Keeping up with them presents its own challenges, but working with the dogs trained at the college, Van Straaten and his team are developing innovative ways of monitoring them from the air. “Their noses are remarkable and so is their stamina; they can cover huge distances at high speed, without a handler in sight,” he explains. When they need to rest, new dogs are flown in, “but you can see how motivated they are when they track. They never deviate,” he proudly notes.

While dogs have been used to combat wildlife crime for a number of years, the potential of pack dogs and apprehension dogs in counter-poaching is only just being recognised. The college’s K9 Unit was established in 2015, thanks to a catalytic three-year grant from the WWF Nedbank Green Trust. This grant supported the construction of kennels, the salary and housing for the dog handlers and the production of accredited training materials. In October 2017, a three-year grant was awarded to the SAWC by the International Fund for Animal Welfare (IFAW). This grant ensures that the highest possible standards are met when it comes to the welfare of dogs working in the service of wildlife conservation, and allows the college to build on their early successes in this specialised field.

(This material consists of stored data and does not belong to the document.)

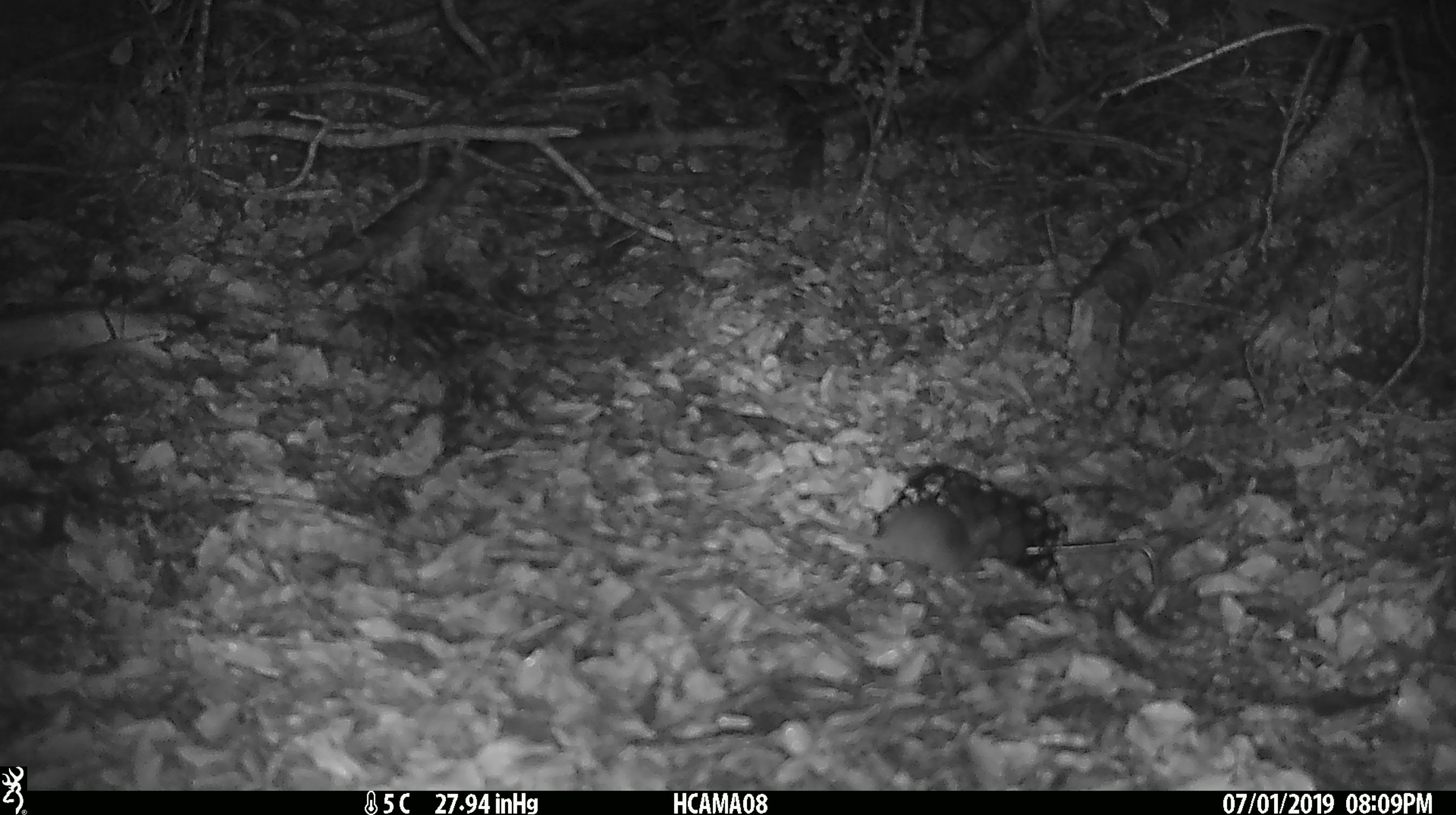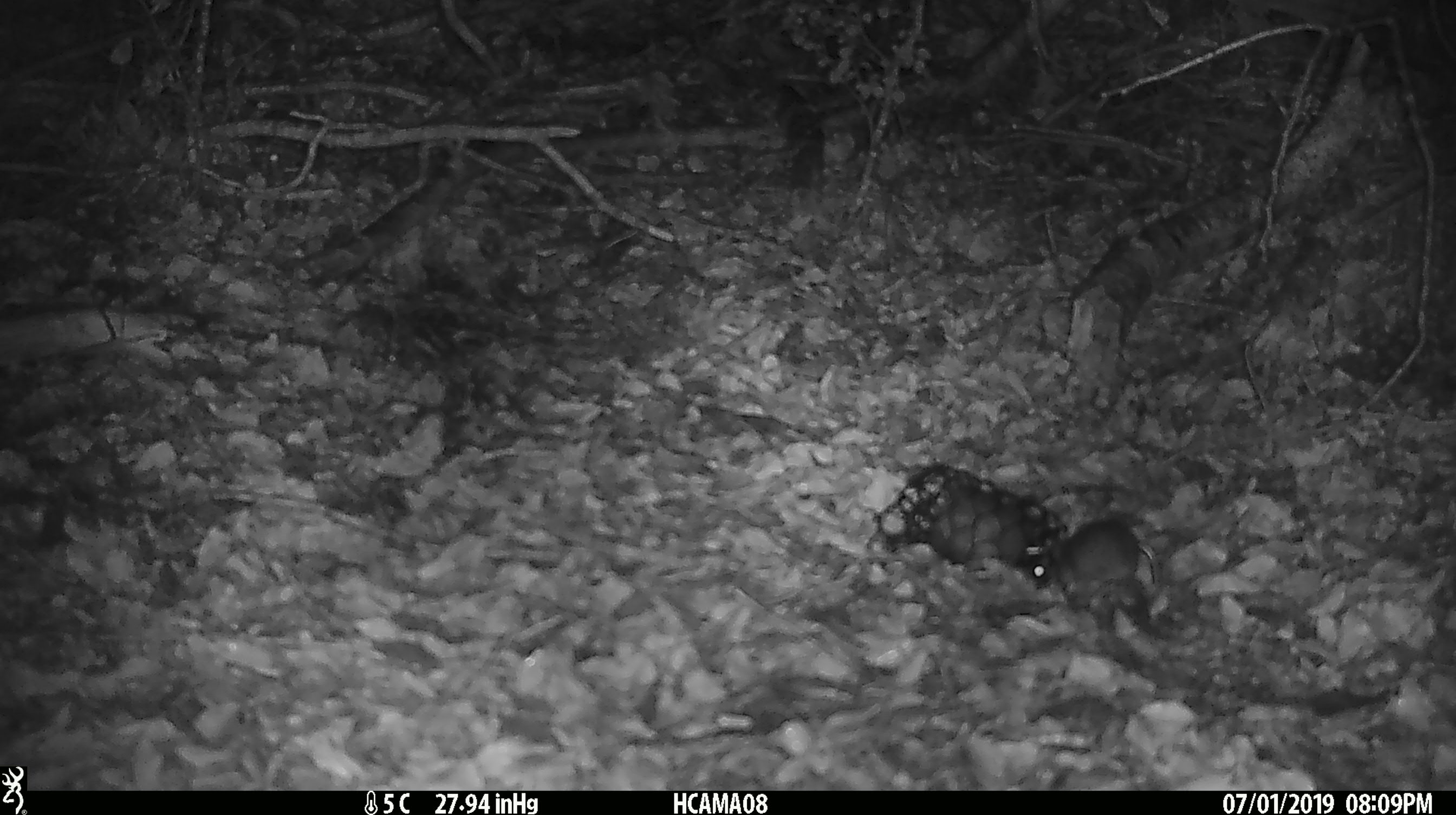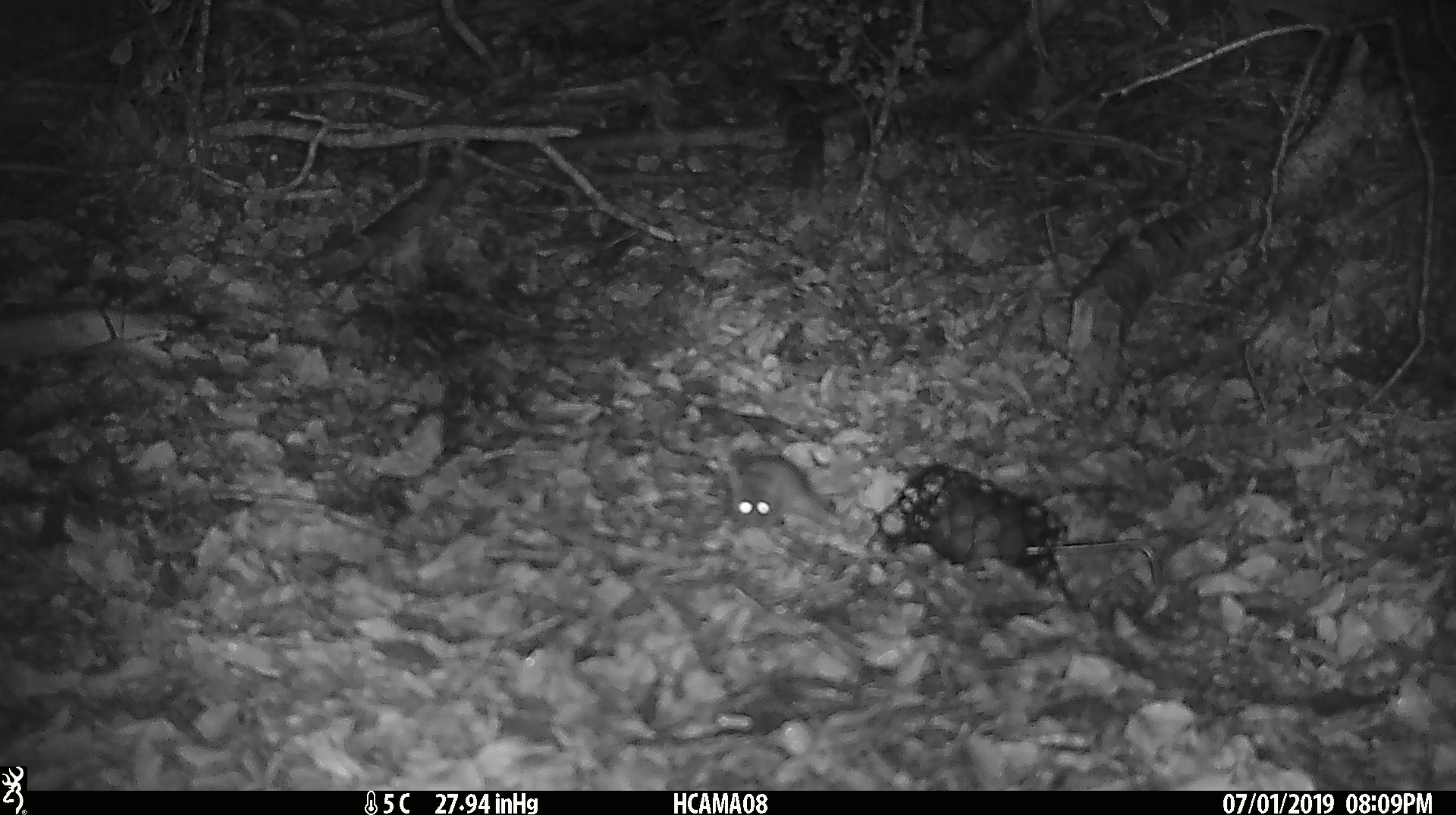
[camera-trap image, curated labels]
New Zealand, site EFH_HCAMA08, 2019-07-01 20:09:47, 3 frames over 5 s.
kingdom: Animalia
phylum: Chordata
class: Mammalia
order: Rodentia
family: Muridae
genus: Mus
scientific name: Mus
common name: mouse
Mouse (Mus).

The college’s own dogs, as well as dogs in training, are well looked after in secure, modern kennels and their welfare is paramount. “They’re athletes working in challenging conditions and they expend huge amounts of energy during the course of their work,” says the college’s Dr Kevin Robertson, who is also a qualified veterinarian. This is why the college welcomes its latest partnership with Pack Leader Pet Products, a distributor of pet products, including Champion Petfoods’ brands ORIJEN and ACANA. These brands mirror the quantity, freshness and variety of meats that the dogs need to eat and that nourish them completely. “Our dogs are thriving on their current diet, as can be seen from their performance and their glossy coats,” says Robertson.

Supplementary dogs

Not all the college dogs are high-speed trackers. They also train and work with Beagles as well as Belgian Malinois, a slightly smaller, more agile German Shepherd Dog. The different breeds have highly specialised and complementary skills. “The hounds are good at tracking and pack work, while the Belgian Malinois are good all-rounders. They can apprehend a poacher, protect the handler, and search for evidence and illegal substances, sniffing out rhino horn, pangolin, drugs and other contraband,” says Van Straaten.

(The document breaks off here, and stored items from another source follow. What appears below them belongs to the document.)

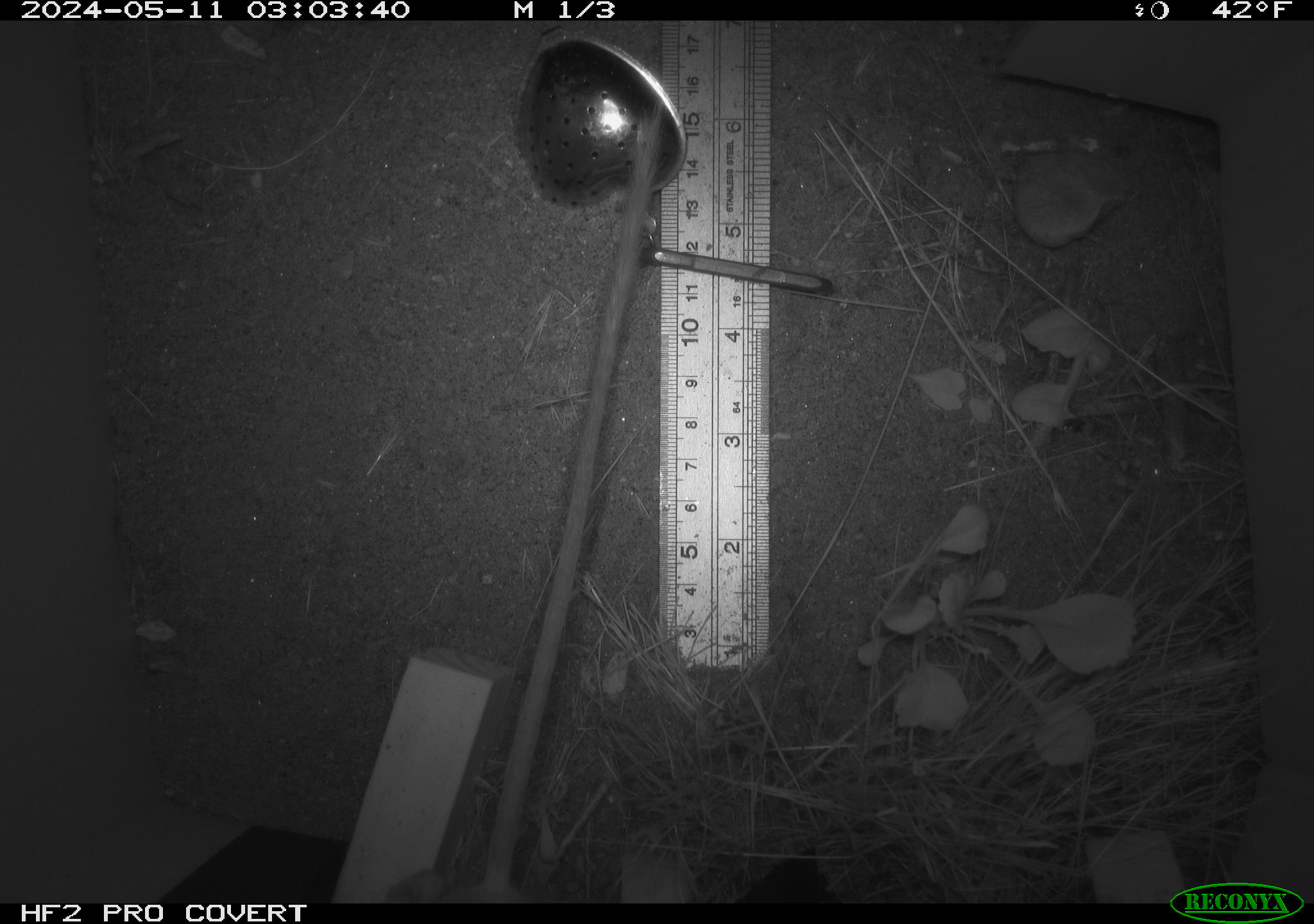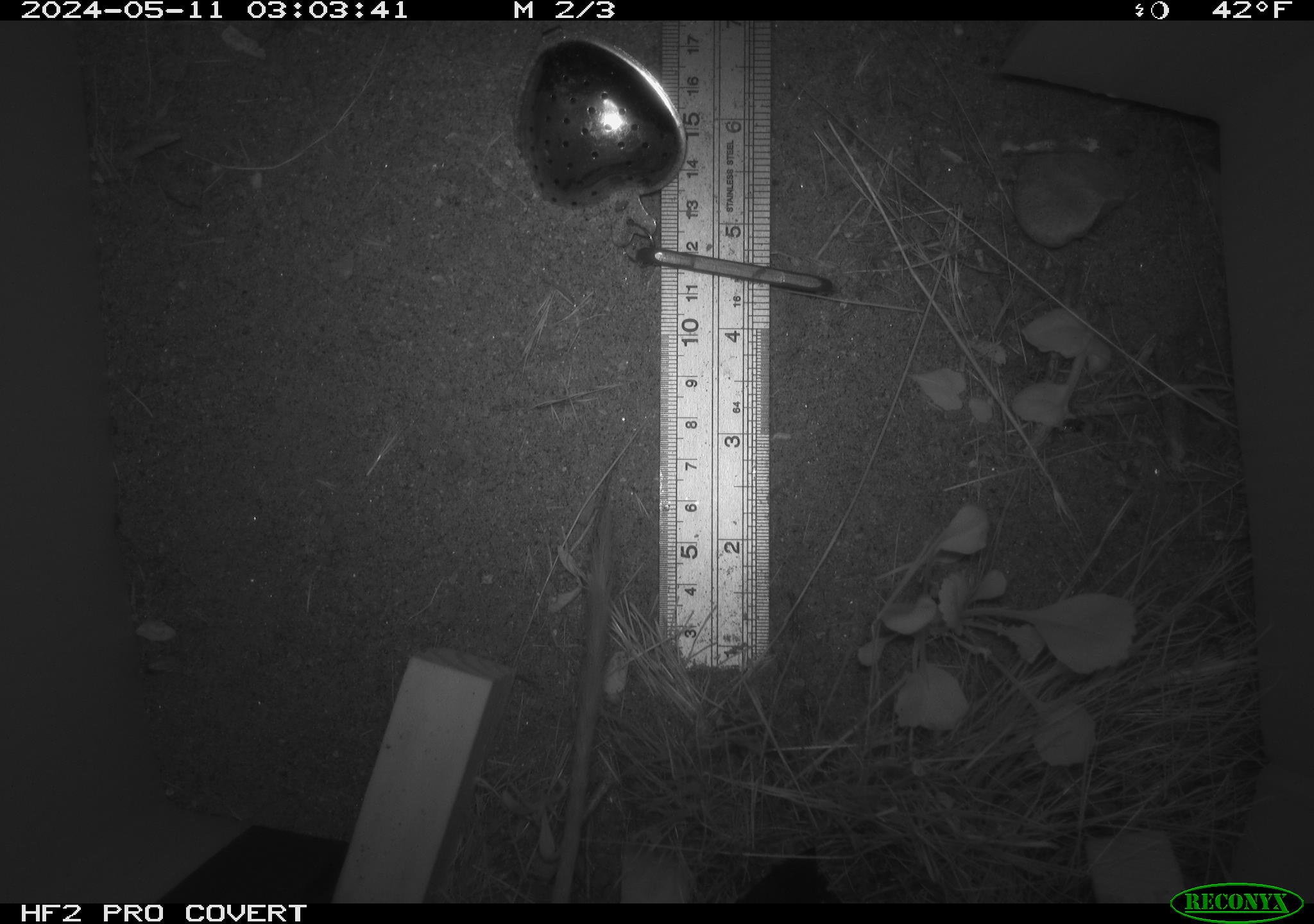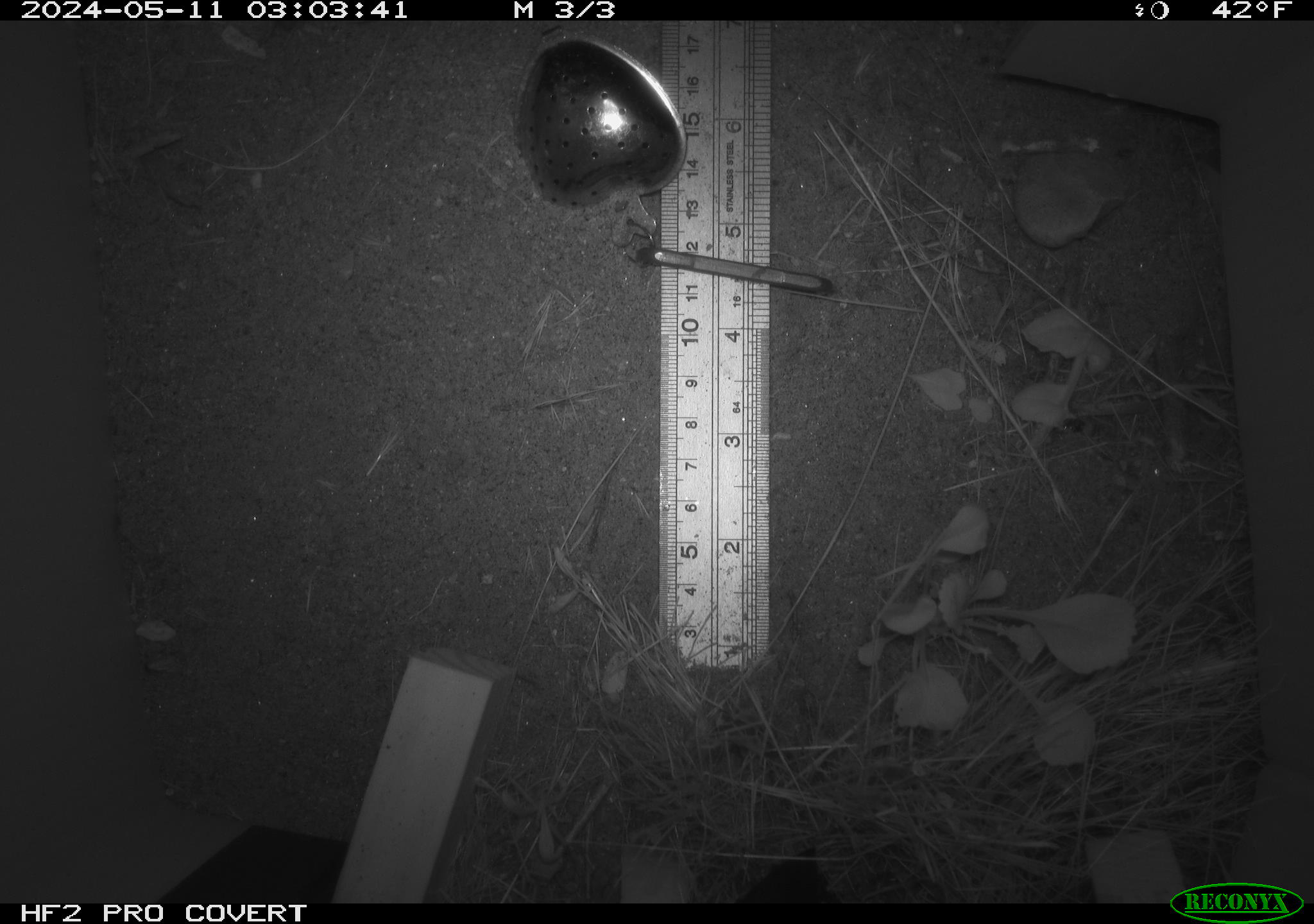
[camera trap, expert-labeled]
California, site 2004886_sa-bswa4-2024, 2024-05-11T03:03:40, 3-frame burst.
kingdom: Animalia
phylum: Chordata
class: Mammalia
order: Rodentia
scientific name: Rodentia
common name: rodent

The college also recently received a number of counter-poaching, free-tracking and apprehension dogs who have, with the support of the Ivan Carter Wildlife Conservation Alliance, been bred in Texas and trained for the college by accomplished and well-known houndsman, Joe Braman, and his staff.

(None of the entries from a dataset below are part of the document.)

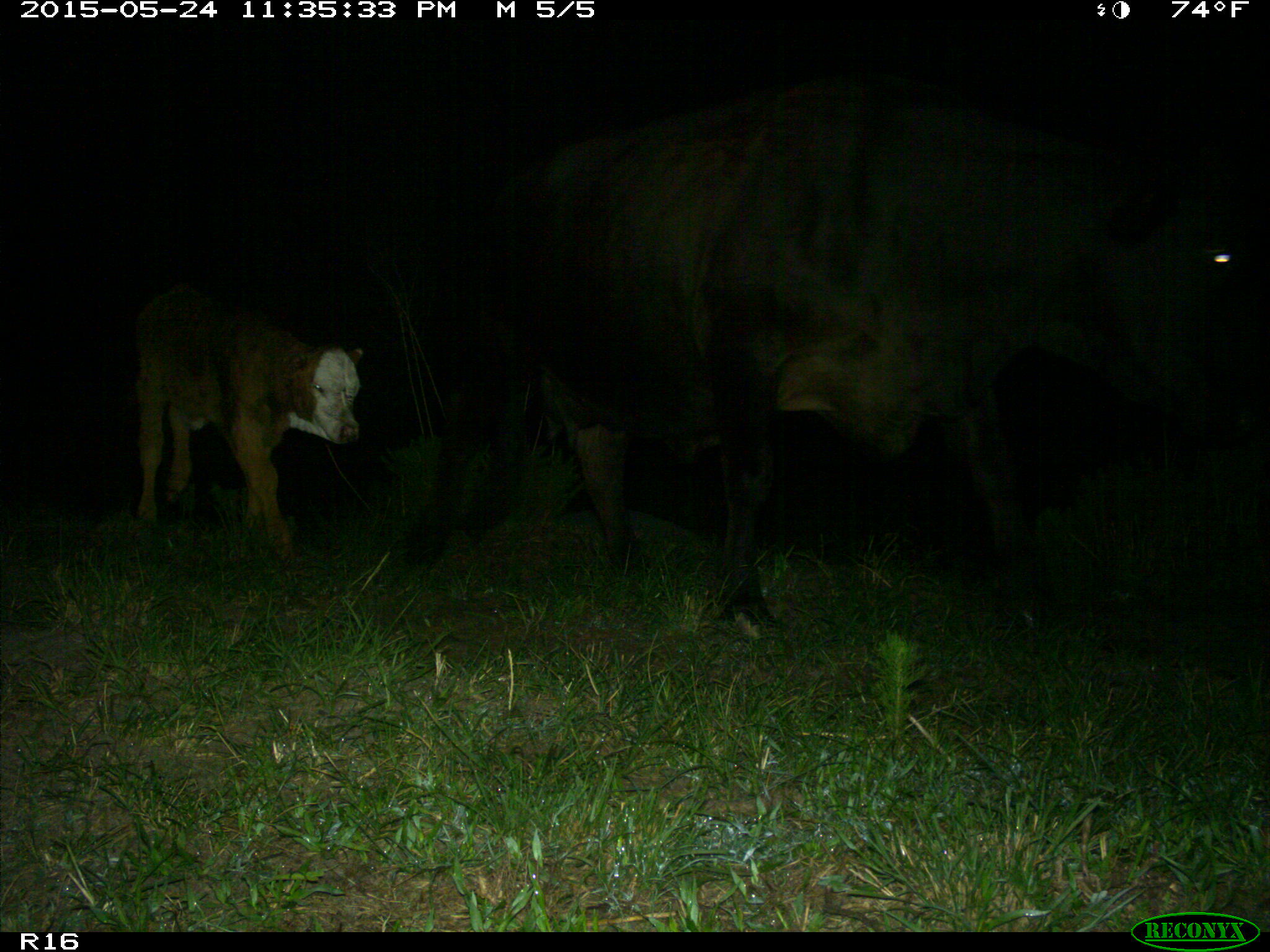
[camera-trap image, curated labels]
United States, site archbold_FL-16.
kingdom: Animalia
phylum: Chordata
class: Mammalia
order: Artiodactyla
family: Bovidae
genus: Bos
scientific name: Bos taurus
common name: domestic cow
Bos taurus (domestic cow).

As a higher education and training institute, the college’s real-world, hands-on experience with its growing K9 Unit enables it to support the work of field rangers and wildlife law enforcement officers working with dogs across Africa.

Meanwhile, back in the greater Kruger National Park, the dogs train daily while the battle against wildlife crime continues. Poachers are sometimes as sophisticated as they are brutal and relentless. As hard as it is to keep up, there is no doubt the pack dogs have added to the four-tiered approach being used and tested by the college. “They’re real conservation heroes that complement the work being done by field rangers, through aerial support and within communities,” says Sowry. “And they certainly never let you down.”